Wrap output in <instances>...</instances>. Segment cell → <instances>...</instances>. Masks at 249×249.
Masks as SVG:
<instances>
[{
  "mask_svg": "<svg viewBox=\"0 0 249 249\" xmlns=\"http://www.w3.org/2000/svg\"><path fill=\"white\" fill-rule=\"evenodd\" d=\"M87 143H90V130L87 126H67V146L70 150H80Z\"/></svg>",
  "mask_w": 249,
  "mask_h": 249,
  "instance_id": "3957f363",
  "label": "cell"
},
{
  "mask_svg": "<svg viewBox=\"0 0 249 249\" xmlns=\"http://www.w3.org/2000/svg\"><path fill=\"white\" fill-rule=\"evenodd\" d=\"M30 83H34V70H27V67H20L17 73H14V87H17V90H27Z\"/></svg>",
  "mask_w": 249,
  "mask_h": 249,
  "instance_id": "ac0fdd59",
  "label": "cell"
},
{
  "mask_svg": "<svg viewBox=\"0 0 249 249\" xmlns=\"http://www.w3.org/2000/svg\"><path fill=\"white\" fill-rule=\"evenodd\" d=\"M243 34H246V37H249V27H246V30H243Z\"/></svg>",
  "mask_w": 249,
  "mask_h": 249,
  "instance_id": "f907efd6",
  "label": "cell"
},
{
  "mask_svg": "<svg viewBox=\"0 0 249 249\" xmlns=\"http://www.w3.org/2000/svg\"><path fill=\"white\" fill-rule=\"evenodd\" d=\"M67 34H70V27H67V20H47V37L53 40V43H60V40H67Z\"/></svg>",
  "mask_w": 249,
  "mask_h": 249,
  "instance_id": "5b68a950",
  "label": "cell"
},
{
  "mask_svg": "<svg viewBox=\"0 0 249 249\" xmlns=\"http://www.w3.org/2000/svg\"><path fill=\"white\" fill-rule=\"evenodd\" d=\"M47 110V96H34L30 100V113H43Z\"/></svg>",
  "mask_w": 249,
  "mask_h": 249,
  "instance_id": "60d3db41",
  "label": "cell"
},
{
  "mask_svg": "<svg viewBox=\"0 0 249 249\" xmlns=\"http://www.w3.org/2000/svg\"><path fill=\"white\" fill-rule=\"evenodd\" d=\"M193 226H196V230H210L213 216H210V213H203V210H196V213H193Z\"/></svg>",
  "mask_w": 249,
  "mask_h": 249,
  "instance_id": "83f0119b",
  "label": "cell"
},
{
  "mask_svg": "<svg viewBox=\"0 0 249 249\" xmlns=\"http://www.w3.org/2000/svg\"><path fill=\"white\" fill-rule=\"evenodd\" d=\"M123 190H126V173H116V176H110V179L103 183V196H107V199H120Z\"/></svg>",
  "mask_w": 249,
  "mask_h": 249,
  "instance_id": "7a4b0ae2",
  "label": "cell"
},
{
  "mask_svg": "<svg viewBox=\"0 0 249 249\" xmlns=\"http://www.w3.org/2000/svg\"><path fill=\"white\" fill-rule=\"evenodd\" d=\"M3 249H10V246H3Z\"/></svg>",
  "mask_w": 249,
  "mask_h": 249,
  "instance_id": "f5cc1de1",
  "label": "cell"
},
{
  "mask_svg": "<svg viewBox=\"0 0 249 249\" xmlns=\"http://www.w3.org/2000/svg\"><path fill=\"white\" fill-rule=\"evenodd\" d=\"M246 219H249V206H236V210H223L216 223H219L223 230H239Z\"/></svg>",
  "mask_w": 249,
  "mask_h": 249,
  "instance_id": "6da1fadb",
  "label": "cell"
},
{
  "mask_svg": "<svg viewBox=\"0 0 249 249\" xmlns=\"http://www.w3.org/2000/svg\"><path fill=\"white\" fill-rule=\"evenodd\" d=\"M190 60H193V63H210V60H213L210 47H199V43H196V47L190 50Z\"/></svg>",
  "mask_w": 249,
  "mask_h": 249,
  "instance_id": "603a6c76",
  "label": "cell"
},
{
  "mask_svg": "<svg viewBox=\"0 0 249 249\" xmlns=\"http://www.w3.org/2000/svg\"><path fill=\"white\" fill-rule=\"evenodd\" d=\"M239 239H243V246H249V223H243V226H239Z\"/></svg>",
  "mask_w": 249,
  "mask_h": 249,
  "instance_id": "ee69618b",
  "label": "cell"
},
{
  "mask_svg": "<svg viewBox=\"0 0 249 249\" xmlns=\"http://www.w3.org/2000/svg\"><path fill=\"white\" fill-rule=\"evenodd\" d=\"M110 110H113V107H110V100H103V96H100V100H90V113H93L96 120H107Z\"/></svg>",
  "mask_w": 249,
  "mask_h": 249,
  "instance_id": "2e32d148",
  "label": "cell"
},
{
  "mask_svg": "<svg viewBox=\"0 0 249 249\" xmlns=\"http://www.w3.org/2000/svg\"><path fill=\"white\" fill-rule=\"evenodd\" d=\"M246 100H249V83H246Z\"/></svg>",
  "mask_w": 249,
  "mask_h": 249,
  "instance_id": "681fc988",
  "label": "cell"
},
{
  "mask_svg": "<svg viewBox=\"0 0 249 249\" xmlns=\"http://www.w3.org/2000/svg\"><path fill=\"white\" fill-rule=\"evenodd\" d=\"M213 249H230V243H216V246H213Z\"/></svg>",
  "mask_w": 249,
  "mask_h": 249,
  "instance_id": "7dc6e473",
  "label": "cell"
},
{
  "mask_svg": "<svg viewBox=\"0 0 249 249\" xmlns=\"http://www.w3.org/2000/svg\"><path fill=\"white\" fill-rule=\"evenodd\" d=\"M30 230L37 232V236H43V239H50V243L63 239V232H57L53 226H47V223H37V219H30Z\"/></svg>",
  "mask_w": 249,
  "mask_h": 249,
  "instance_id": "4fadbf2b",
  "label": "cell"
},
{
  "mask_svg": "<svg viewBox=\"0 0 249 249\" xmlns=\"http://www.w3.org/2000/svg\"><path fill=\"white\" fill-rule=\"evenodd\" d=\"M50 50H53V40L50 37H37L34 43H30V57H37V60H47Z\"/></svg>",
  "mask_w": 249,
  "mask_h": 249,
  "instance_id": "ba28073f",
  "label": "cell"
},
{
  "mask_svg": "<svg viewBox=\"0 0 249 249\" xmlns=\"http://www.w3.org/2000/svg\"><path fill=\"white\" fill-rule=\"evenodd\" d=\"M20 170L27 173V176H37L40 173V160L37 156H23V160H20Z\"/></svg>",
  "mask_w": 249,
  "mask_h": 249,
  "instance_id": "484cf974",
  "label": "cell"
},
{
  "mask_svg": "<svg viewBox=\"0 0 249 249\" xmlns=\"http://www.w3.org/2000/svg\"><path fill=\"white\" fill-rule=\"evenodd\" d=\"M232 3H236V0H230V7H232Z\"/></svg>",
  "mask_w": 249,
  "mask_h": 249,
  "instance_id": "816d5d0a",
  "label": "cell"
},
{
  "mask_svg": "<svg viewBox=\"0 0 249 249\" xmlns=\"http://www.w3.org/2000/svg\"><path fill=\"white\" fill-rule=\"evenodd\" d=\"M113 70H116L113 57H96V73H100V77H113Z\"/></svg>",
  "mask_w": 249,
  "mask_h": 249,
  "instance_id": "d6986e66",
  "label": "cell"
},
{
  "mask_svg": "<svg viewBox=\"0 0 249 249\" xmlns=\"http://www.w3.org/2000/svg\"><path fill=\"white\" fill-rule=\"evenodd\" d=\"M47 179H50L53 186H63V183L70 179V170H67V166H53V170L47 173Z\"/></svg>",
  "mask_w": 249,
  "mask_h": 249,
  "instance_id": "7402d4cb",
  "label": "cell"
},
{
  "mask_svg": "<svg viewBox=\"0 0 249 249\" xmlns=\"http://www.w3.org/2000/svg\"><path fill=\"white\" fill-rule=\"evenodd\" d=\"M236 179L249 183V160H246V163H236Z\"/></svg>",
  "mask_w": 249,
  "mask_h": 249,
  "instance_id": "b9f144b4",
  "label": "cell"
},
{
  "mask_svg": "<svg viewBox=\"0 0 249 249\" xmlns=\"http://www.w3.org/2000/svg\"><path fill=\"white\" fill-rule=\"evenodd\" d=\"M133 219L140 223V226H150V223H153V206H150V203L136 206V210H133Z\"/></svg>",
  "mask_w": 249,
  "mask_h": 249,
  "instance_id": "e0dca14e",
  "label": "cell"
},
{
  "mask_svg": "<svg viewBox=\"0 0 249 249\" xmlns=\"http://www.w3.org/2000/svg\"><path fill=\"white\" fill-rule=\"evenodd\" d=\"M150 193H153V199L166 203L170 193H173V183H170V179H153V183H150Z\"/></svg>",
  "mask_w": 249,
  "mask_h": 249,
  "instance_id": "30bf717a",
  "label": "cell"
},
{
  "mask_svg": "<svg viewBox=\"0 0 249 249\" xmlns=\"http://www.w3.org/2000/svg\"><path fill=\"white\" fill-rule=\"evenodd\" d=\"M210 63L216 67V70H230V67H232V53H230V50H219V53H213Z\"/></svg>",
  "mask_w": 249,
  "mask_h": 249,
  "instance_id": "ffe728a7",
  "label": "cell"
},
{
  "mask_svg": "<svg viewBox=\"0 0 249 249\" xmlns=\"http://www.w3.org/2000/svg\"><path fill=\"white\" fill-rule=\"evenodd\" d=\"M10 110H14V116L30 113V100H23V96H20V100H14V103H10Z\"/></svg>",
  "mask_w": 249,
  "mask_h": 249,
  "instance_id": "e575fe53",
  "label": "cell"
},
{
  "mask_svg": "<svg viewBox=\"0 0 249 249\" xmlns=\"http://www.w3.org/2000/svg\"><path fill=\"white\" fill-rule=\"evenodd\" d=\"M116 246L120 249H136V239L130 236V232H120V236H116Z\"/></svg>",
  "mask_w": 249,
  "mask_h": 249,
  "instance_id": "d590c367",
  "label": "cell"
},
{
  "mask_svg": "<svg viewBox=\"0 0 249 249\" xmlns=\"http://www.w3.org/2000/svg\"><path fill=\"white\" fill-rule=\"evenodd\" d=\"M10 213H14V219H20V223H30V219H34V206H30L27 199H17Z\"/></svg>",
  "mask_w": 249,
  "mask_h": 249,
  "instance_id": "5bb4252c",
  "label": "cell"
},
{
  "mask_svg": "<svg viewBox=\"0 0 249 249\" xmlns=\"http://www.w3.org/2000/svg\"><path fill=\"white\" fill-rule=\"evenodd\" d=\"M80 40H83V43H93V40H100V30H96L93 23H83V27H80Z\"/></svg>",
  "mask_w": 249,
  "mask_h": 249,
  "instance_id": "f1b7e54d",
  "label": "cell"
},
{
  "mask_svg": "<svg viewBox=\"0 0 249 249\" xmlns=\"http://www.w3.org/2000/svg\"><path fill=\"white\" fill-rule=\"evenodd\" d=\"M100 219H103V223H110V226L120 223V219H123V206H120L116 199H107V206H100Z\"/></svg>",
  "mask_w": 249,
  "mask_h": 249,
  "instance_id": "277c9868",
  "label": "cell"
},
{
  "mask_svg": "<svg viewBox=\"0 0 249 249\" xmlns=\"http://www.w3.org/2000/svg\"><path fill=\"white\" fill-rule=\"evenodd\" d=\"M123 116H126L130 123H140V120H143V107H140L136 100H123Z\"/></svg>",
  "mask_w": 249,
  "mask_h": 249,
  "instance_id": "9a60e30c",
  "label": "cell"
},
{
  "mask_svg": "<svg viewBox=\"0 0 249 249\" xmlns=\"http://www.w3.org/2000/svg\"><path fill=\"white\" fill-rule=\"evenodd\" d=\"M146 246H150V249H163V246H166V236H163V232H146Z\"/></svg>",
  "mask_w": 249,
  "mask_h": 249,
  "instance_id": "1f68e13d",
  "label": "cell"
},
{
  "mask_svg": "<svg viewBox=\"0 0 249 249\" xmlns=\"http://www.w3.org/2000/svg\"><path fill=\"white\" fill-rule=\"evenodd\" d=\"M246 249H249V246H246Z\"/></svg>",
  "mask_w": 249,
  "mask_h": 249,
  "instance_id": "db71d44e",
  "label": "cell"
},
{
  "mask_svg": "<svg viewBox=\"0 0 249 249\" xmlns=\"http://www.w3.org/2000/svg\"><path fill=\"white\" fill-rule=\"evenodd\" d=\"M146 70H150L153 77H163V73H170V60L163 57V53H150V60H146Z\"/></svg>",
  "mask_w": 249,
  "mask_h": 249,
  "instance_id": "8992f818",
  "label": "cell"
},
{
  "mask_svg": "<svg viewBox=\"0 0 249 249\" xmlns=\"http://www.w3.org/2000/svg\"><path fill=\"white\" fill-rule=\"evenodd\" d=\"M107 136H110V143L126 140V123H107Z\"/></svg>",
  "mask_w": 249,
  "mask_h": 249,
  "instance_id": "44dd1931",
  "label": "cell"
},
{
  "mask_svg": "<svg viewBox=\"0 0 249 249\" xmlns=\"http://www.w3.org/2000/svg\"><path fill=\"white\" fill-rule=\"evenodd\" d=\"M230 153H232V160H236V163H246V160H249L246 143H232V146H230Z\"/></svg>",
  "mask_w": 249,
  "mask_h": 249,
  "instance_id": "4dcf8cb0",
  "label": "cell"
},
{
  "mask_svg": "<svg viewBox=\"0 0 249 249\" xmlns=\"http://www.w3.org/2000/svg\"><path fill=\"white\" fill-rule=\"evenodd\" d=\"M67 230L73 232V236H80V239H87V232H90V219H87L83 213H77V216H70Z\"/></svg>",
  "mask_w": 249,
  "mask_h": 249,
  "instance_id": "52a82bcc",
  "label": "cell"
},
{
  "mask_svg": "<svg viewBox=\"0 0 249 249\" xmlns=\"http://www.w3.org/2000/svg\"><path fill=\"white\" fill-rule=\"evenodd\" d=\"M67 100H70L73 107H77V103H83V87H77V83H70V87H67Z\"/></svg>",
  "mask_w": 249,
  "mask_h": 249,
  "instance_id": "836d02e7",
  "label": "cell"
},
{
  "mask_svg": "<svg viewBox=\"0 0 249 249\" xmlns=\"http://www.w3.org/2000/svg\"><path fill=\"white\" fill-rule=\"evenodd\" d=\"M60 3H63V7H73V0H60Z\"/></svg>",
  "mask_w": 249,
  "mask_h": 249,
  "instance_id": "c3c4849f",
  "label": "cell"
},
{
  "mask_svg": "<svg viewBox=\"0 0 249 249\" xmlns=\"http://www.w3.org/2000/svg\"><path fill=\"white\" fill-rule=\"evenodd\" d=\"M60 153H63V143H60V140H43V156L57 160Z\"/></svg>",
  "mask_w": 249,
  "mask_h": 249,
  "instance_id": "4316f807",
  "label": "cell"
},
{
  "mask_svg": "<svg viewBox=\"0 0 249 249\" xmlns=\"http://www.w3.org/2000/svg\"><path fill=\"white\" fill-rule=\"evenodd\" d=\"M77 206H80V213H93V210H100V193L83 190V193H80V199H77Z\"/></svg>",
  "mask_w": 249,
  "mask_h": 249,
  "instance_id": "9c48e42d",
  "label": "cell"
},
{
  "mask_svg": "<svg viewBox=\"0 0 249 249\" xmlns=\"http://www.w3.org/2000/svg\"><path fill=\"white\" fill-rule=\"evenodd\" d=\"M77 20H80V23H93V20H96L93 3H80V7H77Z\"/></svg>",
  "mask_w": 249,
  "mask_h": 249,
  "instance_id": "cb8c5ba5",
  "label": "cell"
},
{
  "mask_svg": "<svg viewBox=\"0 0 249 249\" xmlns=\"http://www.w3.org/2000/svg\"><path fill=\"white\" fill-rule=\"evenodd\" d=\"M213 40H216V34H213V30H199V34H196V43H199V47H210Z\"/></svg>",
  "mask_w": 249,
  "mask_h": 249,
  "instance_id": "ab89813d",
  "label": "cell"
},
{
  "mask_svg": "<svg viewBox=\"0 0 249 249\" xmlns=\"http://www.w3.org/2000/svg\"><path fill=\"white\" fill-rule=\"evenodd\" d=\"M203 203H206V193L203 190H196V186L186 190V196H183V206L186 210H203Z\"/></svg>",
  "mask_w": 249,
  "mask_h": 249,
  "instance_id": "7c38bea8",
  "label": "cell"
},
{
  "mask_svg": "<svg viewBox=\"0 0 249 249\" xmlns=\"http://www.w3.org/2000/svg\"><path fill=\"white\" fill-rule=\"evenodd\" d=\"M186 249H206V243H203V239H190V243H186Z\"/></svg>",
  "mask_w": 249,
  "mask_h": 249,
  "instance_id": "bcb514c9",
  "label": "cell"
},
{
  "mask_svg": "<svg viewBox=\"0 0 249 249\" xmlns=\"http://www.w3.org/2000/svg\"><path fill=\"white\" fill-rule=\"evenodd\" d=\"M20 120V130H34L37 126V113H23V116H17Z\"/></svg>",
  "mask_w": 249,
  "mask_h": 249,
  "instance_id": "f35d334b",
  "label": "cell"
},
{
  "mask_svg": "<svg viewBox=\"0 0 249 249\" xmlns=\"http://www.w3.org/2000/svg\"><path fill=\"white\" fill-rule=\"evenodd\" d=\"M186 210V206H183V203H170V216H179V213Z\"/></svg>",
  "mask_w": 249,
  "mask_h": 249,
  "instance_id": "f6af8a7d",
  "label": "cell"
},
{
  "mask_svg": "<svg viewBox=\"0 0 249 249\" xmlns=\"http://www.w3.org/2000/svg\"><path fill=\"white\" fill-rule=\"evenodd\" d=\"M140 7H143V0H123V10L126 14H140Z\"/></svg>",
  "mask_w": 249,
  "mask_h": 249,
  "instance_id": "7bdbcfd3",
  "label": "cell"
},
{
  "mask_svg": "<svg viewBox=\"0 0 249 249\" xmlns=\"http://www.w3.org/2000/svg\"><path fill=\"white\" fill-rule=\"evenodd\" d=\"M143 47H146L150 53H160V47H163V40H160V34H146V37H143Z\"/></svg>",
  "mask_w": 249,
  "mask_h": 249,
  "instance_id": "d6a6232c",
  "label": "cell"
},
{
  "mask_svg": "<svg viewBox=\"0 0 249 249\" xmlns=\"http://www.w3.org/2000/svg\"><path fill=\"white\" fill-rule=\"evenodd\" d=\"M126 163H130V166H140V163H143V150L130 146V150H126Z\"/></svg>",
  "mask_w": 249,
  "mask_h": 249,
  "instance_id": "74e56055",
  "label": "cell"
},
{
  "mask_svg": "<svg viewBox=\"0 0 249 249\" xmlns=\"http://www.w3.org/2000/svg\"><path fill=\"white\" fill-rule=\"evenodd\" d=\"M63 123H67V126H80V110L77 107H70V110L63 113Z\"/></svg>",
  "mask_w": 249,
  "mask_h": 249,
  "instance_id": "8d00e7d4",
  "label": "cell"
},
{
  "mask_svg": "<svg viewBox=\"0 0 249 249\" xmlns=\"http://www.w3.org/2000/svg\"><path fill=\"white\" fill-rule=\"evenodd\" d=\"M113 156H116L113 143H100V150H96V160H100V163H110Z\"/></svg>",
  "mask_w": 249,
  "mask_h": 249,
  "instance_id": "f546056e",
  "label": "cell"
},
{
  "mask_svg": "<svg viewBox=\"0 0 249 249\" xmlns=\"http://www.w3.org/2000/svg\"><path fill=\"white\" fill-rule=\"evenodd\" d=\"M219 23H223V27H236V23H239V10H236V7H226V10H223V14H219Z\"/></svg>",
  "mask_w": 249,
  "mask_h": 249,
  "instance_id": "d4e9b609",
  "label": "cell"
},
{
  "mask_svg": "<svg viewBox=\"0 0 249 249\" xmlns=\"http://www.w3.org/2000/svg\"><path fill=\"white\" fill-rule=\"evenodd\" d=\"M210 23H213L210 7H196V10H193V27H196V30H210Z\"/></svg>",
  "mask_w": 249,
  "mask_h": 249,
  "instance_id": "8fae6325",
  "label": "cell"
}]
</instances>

Given instruction =>
Collect every line in the rows above that contains the word "Masks", and copy each one in full. Case counts, so match capital and small letters exactly.

Written solution =>
Wrap output in <instances>...</instances>. Segment cell → <instances>...</instances>. Masks at 249×249.
Masks as SVG:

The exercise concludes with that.